2018 Kia Soul Driving Impressions

The 1.6-liter engine is slow, with a minimal 130 horsepower and 118 pound-feet of torque. But if you don’t commute on the freeway, it keeps up. For an entry-level new car, considering the cargo capacity and cool factor, the base model with the six-speed manual is a good car for the money.

The 2.0-liter only comes with the six-speed automatic transmission whose downshifts are responsive and quick, although at freeway speeds, it shifts between fifth and sixth gears too much. It can be locked in manual so it only upshifts at redline, but that probably won’t keep it from downshifting from sixth to fifth.

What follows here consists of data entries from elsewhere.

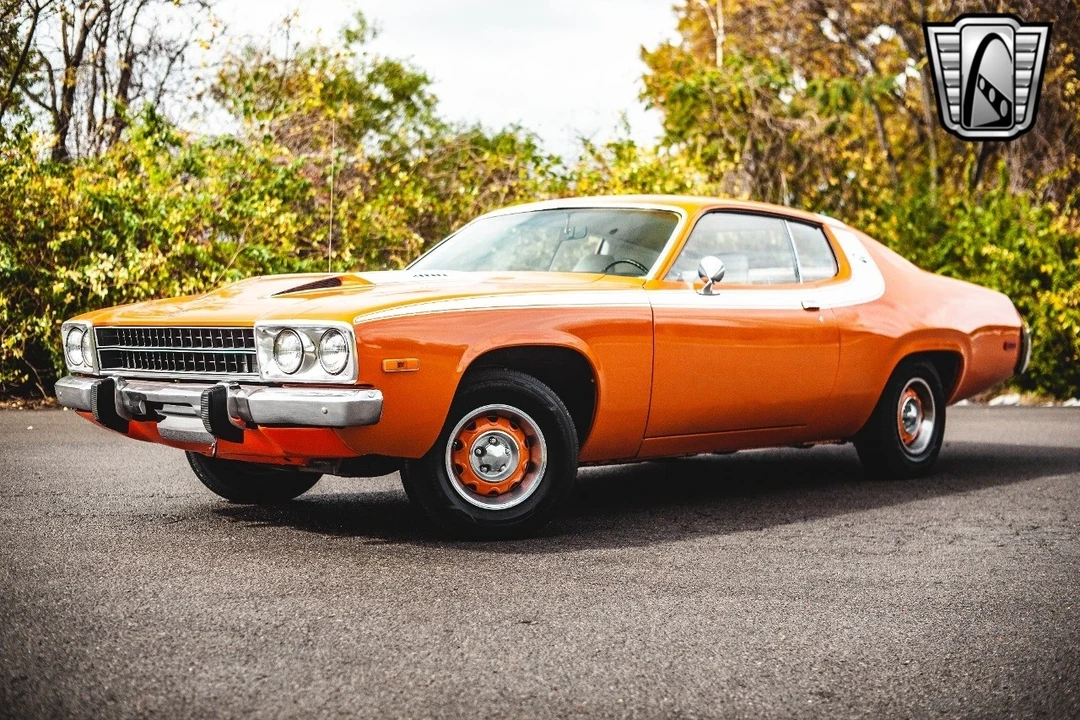 1973 Plymouth Satellite - Image 3 of 12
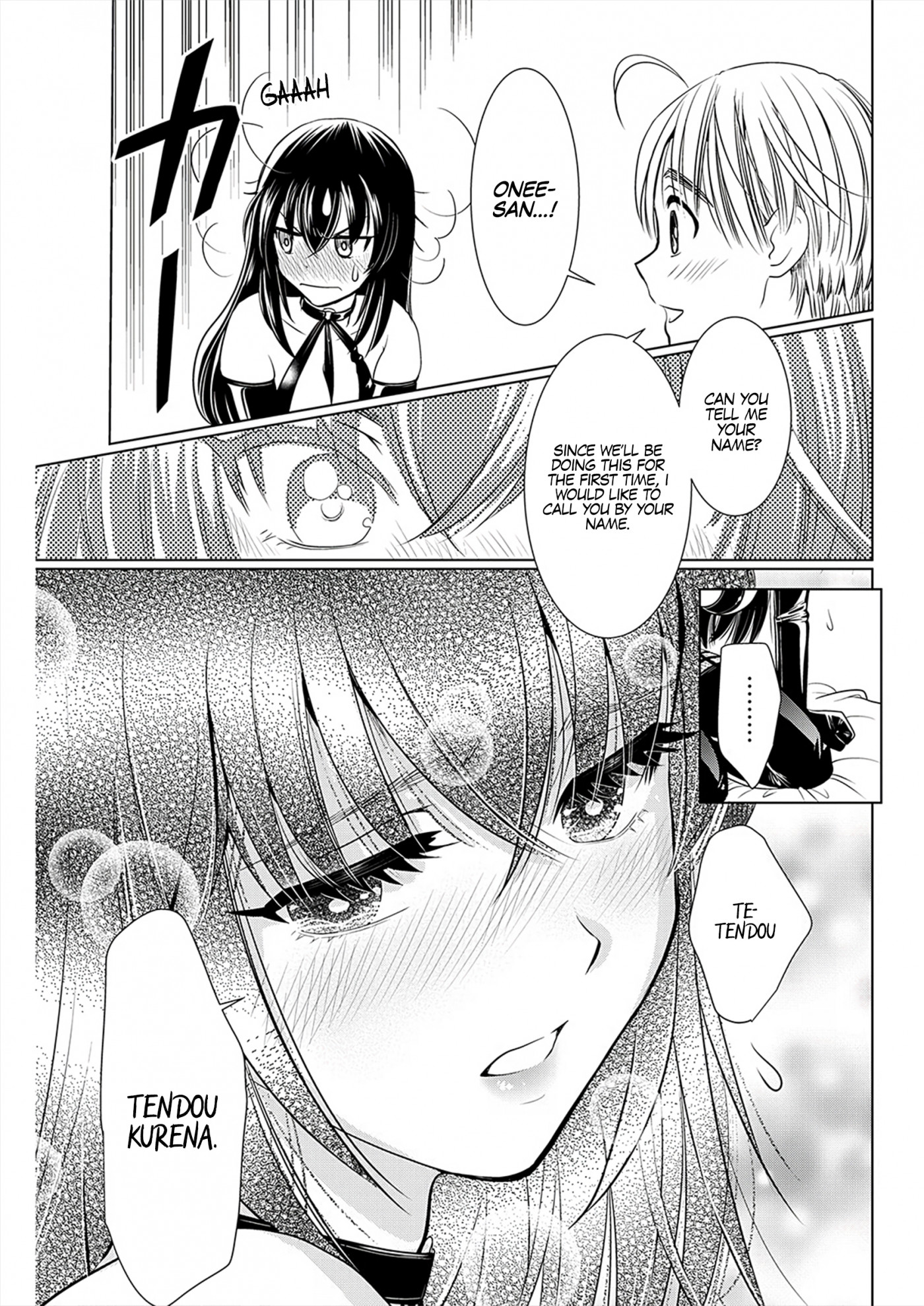 Onee-San Is Invading!? Chapter 8 image 8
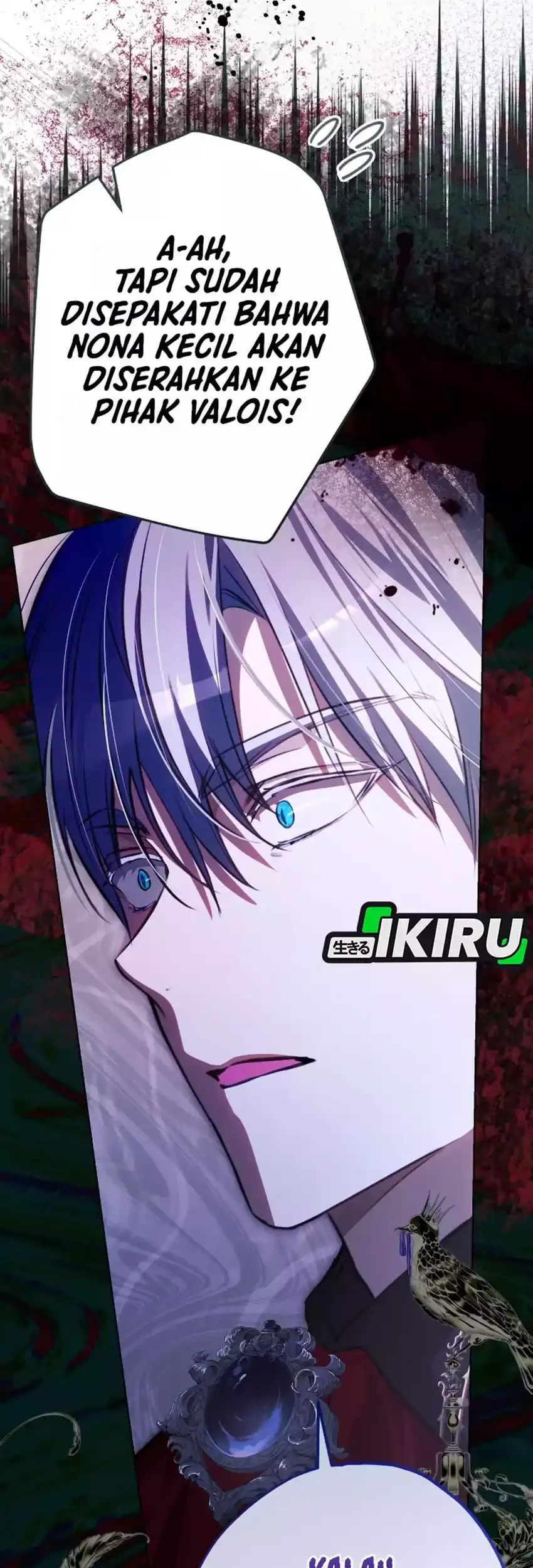 The Baby Raises a Villain Chapter 14 Gambar 5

The turbo engine, built by Hyundai, makes 201 horsepower and 195 pound-feet of torque, enough so there’s torque steer if you stand on it. With this engine, the Soul is a quick car on a winding backroad.

Not so quick around town, though. Driving slowly, it feels lethargic and unwilling, with a sluggish throttle response and non-linear acceleration; the transition from gliding to accelerating is slow, and it responds to more throttle with too much throttle.

The suspension is right, because the Soul doesn’t feel like a tall box in the corners, and the ride isn’t too busy on its short wheelbase. Twin-path dampers deliver good control, confidence in corners, and isolation from small bumps.

The Soul is no Volkswagen Golf or Mini Cooper, but it’s handling is responsive on a quick winding road, while also accelerating and braking. A Sport mode tightens the steering, making the Soul sporty and fun.

The transmission can be so slow to transition between Drive and Reverse. It gets old fast, especially when you’re in a hurry.

Four-wheel disc brakes are standard, with brake assist and hill-start assist, even on the base model. They work well, easy to modulate for smooth, controlled braking.